[Supplied text]
--------------------------------------------------

2
votes

Usually the subchunk1size of a wav file is 16. However, I have some wav files that have subchunk1size = 18. I have c++ code to read wav file that has subchunk1size = 16. Now I want to read wav files that have subchunk1size = 18. Any help would be appreciated.

typedef struct header_file
{
    char chunk_id[4];
    int chunk_size;
    char format[4];
    char subchunk1_id[4];
    int subchunk1_size;
    short int audio_format;
    short int num_channels;
    int sample_rate;            
    int byte_rate;
    short int block_align;
    short int bits_per_sample;
    char subchunk2_id[4];
    int subchunk2_size;         
} header;

The above is struct header_file in my code to read wav file with subchunk1size = 16.

2
Don't forget to show us your code.Prashant Kumar
That's the "fmt " chunk for non-PCM data, like µ-law. Don't just assume that sub-chunk is the first one. Basic reference is here.Hans Passant
If you'd prefer to avoid the pain of parsing WAV files by hand, and also get support for a number of other audio formats "for free", you might check out libsndfile; it allows you to just sf_open() pretty much any audio file and get right to reading the audio samples. ( mega-nerd.com/libsndfile )Jeremy Friesner
I use libsndfile to read the audio samples and I am free of worry about audio files with different headers or structure.Kelvin Tan

2 Answers

4
votes

Wav files do not have as rigid a structure as you are expecting. The "fmt " chunk is not necessarily the first to follow the file header (though it usually is), and its size is not necessarily 16 bytes (though again that's often the case). Compressed audio can be stored in a wav file, in which case the audio_format field will be different than 1 and the "fmt " chunk can have a different size than 16 bytes.

--------------------------------------------------

[Your tasks]
A: In the WAV header thread, which libsndfile function opens pretty much any audio file?
B: Which fields does the struct in the WAV header thread declare as short int?

--------------------------------------------------

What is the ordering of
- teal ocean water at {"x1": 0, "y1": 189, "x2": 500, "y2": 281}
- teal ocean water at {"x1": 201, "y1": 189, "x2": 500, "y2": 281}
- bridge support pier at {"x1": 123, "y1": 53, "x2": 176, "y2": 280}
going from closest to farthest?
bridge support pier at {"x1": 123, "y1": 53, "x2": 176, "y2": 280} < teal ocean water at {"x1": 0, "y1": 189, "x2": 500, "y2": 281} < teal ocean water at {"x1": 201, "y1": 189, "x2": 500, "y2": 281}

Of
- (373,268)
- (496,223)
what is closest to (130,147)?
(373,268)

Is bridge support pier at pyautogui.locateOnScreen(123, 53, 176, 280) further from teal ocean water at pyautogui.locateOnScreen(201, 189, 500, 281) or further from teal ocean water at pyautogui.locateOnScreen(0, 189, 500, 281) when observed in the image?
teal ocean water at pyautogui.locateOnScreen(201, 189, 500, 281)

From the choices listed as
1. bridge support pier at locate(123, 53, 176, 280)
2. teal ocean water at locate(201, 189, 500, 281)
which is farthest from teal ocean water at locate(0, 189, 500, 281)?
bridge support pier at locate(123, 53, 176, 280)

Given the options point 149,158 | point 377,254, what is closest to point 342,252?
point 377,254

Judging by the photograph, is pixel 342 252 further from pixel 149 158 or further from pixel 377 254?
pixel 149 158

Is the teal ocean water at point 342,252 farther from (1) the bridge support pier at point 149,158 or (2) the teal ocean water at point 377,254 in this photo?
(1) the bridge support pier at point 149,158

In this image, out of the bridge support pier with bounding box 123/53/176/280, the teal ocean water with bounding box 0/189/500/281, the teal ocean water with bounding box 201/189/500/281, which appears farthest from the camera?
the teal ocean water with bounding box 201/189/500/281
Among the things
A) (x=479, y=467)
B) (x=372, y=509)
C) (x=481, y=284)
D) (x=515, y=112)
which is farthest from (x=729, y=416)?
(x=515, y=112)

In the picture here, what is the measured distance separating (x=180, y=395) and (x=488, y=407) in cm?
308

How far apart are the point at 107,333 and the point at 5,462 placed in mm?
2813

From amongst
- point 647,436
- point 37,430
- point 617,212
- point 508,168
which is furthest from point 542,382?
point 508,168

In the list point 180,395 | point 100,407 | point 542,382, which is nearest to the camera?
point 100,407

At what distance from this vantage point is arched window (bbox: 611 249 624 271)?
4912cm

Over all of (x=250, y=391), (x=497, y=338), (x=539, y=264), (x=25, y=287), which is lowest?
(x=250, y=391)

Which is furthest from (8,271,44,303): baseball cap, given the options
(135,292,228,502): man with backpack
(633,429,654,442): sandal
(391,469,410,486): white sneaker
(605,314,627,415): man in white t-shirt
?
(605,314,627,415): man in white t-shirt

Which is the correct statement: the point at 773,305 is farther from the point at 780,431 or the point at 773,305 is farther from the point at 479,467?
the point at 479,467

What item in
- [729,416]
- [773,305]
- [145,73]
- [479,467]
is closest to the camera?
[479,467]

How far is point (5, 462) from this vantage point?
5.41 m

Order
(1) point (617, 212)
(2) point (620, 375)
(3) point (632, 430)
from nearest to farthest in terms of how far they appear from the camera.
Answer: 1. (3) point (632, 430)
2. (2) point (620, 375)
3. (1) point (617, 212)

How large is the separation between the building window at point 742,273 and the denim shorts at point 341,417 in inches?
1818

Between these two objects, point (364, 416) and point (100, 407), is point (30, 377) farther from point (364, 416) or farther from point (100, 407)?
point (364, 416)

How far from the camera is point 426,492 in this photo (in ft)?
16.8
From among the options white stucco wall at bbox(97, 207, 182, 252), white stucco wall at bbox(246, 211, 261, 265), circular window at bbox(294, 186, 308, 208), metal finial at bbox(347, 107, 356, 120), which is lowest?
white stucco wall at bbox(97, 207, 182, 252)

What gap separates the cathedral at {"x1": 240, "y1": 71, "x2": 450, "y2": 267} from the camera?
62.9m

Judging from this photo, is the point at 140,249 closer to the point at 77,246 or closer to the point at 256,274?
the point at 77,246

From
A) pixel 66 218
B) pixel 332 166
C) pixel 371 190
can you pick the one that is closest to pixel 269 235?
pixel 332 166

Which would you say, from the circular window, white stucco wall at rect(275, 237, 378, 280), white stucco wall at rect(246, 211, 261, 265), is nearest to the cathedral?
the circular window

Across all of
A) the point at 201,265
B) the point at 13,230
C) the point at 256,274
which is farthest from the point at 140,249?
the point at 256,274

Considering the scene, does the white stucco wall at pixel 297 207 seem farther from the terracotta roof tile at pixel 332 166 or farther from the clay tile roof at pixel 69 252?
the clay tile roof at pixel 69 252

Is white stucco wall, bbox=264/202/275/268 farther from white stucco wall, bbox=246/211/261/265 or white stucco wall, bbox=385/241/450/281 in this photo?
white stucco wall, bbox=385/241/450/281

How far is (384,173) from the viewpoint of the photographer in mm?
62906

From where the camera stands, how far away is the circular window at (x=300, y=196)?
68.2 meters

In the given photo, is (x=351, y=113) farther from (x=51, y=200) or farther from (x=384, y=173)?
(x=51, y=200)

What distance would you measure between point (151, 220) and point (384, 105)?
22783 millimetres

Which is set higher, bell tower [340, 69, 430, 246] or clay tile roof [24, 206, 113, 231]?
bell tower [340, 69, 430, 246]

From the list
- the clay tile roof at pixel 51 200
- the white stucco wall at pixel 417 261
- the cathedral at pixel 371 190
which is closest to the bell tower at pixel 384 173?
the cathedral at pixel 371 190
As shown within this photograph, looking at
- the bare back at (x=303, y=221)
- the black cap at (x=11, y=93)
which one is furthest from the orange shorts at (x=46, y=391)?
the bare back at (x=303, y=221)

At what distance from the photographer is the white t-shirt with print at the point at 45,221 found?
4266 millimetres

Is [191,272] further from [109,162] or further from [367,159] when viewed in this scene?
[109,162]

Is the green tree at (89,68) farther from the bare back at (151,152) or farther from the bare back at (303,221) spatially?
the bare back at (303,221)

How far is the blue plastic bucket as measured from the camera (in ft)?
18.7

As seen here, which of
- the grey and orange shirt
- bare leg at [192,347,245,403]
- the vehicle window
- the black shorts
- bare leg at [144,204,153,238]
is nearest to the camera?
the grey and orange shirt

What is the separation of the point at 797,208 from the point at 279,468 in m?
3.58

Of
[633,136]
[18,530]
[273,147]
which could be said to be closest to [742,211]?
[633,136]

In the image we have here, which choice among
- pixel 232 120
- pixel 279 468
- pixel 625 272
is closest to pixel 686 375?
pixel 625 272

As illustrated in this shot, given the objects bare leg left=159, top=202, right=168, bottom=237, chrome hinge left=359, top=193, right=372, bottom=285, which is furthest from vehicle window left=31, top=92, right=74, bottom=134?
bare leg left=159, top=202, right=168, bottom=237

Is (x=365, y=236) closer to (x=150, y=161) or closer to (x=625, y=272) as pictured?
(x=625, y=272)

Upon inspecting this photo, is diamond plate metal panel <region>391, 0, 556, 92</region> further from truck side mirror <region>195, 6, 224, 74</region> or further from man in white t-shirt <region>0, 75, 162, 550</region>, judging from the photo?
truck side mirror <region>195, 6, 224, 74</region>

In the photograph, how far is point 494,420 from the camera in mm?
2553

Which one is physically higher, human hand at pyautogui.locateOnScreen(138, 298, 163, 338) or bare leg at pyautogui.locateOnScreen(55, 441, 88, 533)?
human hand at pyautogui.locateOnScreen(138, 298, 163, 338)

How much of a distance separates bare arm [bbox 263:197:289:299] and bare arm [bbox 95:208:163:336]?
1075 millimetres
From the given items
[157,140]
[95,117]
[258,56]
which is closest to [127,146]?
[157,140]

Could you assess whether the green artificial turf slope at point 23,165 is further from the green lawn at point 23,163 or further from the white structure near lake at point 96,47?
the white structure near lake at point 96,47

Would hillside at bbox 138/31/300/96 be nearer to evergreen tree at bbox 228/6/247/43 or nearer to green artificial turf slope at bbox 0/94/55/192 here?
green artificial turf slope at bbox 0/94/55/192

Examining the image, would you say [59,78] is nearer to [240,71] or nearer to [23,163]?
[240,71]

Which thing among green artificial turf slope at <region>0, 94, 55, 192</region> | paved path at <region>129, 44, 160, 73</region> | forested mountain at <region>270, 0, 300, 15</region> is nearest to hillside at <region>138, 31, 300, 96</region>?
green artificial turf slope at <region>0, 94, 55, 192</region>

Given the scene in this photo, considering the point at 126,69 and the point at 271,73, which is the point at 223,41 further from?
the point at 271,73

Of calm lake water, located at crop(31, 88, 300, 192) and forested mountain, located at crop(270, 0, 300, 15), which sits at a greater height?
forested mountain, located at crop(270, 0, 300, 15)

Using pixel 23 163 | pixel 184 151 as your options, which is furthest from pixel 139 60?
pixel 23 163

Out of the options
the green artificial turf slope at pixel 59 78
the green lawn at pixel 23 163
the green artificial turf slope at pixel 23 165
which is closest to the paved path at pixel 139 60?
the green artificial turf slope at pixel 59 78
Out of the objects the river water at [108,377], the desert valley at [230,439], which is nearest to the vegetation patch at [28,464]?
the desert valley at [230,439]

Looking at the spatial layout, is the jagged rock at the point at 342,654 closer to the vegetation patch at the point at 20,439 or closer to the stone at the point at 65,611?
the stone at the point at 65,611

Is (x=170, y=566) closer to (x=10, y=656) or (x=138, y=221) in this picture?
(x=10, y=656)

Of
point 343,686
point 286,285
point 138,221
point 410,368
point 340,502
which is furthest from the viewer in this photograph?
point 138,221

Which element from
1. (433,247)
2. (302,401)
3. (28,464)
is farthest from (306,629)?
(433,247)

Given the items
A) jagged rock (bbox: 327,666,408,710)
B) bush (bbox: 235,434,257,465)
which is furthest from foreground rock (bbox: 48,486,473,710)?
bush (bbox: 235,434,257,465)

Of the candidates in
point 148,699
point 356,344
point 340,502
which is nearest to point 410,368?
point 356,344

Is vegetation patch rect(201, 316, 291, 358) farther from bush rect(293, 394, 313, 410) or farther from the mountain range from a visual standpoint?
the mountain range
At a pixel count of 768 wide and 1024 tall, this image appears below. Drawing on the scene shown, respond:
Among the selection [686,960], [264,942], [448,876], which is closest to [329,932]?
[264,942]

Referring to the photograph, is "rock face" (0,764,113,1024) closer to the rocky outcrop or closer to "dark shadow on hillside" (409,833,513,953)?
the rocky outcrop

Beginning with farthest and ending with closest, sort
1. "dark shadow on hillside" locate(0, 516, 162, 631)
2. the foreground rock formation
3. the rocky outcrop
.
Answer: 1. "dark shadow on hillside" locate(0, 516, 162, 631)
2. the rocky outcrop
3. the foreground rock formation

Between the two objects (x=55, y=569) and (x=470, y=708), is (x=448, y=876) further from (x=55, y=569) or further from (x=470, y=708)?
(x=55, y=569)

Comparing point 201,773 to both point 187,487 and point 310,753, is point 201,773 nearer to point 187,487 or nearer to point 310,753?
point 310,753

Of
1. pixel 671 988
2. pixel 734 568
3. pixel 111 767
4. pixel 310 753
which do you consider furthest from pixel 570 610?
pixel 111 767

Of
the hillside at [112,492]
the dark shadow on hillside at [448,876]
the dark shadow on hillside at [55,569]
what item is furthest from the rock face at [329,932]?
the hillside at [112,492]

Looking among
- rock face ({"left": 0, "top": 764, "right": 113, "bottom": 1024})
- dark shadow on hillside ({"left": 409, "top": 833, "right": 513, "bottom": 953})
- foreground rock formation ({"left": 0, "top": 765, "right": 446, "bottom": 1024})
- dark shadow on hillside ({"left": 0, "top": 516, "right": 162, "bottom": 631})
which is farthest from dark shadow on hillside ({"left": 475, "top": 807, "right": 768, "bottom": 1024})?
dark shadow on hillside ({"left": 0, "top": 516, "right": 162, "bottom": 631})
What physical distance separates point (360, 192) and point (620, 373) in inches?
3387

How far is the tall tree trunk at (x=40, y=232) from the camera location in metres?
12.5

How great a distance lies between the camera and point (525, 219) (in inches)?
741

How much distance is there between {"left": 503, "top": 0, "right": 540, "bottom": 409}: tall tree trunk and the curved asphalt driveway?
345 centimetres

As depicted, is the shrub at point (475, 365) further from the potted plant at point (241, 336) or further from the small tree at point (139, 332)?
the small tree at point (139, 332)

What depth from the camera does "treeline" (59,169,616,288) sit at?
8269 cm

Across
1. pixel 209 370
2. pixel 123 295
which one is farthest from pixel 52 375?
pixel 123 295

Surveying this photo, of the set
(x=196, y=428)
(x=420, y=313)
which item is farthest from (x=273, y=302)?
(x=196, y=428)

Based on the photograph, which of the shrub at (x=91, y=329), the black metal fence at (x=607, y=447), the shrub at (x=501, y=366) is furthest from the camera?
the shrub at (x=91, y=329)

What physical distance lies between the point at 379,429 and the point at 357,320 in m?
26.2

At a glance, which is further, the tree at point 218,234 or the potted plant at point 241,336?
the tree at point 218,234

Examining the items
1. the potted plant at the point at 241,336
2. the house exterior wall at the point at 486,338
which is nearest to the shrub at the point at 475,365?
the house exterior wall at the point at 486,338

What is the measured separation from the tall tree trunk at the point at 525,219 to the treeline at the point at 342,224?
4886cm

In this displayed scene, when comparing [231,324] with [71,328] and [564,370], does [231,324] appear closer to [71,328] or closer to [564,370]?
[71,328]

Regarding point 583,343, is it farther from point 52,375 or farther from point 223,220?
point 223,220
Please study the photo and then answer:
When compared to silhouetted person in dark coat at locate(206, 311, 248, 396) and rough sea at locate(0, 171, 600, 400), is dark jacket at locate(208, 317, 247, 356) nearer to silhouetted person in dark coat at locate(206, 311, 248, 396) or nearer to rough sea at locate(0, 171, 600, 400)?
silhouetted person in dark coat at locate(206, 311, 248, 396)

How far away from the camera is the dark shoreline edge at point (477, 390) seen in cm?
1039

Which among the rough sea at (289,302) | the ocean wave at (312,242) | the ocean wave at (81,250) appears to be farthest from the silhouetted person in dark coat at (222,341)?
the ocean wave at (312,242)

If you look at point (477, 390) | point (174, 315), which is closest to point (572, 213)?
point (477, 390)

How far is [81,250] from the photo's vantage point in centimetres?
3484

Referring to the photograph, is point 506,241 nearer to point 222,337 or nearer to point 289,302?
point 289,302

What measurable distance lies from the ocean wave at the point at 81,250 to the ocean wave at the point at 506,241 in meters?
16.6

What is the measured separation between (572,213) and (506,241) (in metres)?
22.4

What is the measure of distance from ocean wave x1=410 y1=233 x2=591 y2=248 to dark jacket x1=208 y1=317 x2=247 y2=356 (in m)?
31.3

--------------------------------------------------

[Solutions to the problems]
A: sf_open()

B: audio_format, num_channels, block_align, bits_per_sample